Know about Applying for Atal Pension Yojana
You could get the Atal Pension Yojna registration form from any bank or post office. It is better to go to a branch where you hold a savings account. If you don’t have one, you will need to open a savings account to avail this Atal Pension Scheme.
You could enroll yourself for Atal Pension Yojana directly via internet banking of your savings account. Further, there is also an option of auto-debit for your contributions. This way, you can pay your premium automatically till you turn 60.
Here are the steps to enol into Atal Pension Yojana via State Bank Of India online portal:
- Login into the net banking account
- Go to the tab, “My Account.”
- Select “Social Security Schemes”
- Under “Select Scheme” select the option Atal Pension Yojna
- Link your savings account number that you won’t associate with the Atal Pension Scheme
- Select the CIF number (Customer Identification Number)
- Fill the e-form according to instructions
- Fill personal details like Aadhar and contact information
- Fill Nominee details
- Select Pension details including pension amount, contribution periodicity and contribution amount
- Re-check the details
- Download the acknowledgment
For unsubscribing from the Atal Pension Yojana, you will need to visit the main branch of your bank to do the required paperwork for discontinuation.
Know About the Maintenance Charges of Atal Pension Yojna account
Here are the few fees you will need to pay periodically, usually per annum to maintain your account under Atal Pension Scheme:
- Initial registration fees per subscriber – Paid by the Government
- Subsequent Persistence
- Charges to open up the account
- Yearly account maintenance charge
- Fees for investment management
- Fees for investment maintenance
Atal Pension Yojana – Penalties
If the balance of your account turns zero because of the various deduction due to the maintenance charges and interests, they would immediately close your account.

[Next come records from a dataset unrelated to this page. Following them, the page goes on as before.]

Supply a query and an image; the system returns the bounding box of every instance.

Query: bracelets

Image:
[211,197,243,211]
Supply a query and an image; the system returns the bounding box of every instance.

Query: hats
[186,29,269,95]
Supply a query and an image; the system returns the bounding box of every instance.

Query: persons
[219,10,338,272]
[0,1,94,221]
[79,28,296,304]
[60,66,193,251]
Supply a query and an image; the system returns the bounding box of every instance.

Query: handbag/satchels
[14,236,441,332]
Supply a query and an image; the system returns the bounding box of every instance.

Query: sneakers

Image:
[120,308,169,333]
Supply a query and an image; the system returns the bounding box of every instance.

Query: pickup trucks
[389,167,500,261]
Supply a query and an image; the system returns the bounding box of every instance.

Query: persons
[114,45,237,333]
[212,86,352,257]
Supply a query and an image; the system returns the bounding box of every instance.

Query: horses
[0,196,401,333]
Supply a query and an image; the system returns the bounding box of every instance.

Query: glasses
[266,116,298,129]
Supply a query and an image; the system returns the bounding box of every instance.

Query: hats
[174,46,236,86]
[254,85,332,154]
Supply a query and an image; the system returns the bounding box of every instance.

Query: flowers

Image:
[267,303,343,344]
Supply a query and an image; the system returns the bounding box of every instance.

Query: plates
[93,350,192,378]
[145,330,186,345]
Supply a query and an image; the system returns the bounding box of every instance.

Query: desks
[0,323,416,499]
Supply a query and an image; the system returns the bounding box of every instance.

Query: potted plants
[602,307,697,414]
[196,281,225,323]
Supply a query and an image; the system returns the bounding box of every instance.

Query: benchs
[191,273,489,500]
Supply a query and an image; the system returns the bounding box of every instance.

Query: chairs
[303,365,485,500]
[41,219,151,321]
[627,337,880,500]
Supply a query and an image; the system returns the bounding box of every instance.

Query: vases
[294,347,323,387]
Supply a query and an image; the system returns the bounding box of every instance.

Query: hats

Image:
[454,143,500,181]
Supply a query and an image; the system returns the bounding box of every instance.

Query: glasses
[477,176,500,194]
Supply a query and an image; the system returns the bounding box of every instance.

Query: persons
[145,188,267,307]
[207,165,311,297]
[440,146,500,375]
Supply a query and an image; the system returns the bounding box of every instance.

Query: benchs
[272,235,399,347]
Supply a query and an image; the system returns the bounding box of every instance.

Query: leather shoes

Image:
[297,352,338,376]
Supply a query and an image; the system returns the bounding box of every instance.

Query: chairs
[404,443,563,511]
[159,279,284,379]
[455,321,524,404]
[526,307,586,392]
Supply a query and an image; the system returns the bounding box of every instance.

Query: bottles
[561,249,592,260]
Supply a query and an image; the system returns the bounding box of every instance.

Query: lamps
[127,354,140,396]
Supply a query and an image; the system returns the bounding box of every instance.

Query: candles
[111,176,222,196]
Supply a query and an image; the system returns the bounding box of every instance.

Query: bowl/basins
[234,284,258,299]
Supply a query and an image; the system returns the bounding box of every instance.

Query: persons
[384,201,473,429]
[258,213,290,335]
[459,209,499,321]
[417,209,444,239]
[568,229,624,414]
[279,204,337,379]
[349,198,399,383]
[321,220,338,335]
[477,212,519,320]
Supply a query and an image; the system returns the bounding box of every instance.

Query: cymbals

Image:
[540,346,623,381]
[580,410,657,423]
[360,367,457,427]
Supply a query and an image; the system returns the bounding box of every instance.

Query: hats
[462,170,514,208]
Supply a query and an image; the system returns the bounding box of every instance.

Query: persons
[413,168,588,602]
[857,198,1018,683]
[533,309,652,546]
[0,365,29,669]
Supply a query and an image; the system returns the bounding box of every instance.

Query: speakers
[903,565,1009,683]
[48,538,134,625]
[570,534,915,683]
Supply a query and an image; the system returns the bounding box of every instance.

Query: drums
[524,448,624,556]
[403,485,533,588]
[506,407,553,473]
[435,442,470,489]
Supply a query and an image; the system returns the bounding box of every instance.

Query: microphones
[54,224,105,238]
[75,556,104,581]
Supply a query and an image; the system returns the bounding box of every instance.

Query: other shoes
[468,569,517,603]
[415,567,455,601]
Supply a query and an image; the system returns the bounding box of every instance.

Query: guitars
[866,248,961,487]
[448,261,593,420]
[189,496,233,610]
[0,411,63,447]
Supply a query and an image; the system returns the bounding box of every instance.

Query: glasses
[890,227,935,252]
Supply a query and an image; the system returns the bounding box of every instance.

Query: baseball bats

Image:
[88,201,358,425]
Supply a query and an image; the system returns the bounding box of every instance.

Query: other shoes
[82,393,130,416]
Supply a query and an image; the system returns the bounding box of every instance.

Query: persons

Here are the two scenarios:
- For continous defaults of 06 months – freezing of pension account
- For continous defaults of 12 months – the closing of your pension account, deduction of said fees, charges, and interest, before giving the remaining amount to the contributor
Here are the charges for a delayed contribution of every 100 rupees from Atal Pension Yojna:
- 1 INR penalty for participation up to 100 INR each month
- 2 INR penalty for contribution up to 101- 500 INR each month
- 5 INR penalty for contribution up to 501 to 1000 INR each month
- 10 INR penalty for participation exceeding 1001 INR each month
Withdrawing from Atal Pension Yojana
You could withdraw from your Atal Pension Yojana Account after you complete 60 years of age. After completion of the attaining period, you could contact your respective post office and bank. Here, you can request for withdrawal of your pension.
However, if you would like to exit before you turn 60, it is not permitted. Though in some exceptional cases like terminal illness or demise of the contributor, pre-mature withdrawal is allowed. If a subscriber opts for the voluntary exit from Atal Pension Yojana, he is only allowed the contributions he made along with the actual net income earned on his participation. Such contributors do not entitle the government co-contribution and the income earned on the co-contribution of the Government.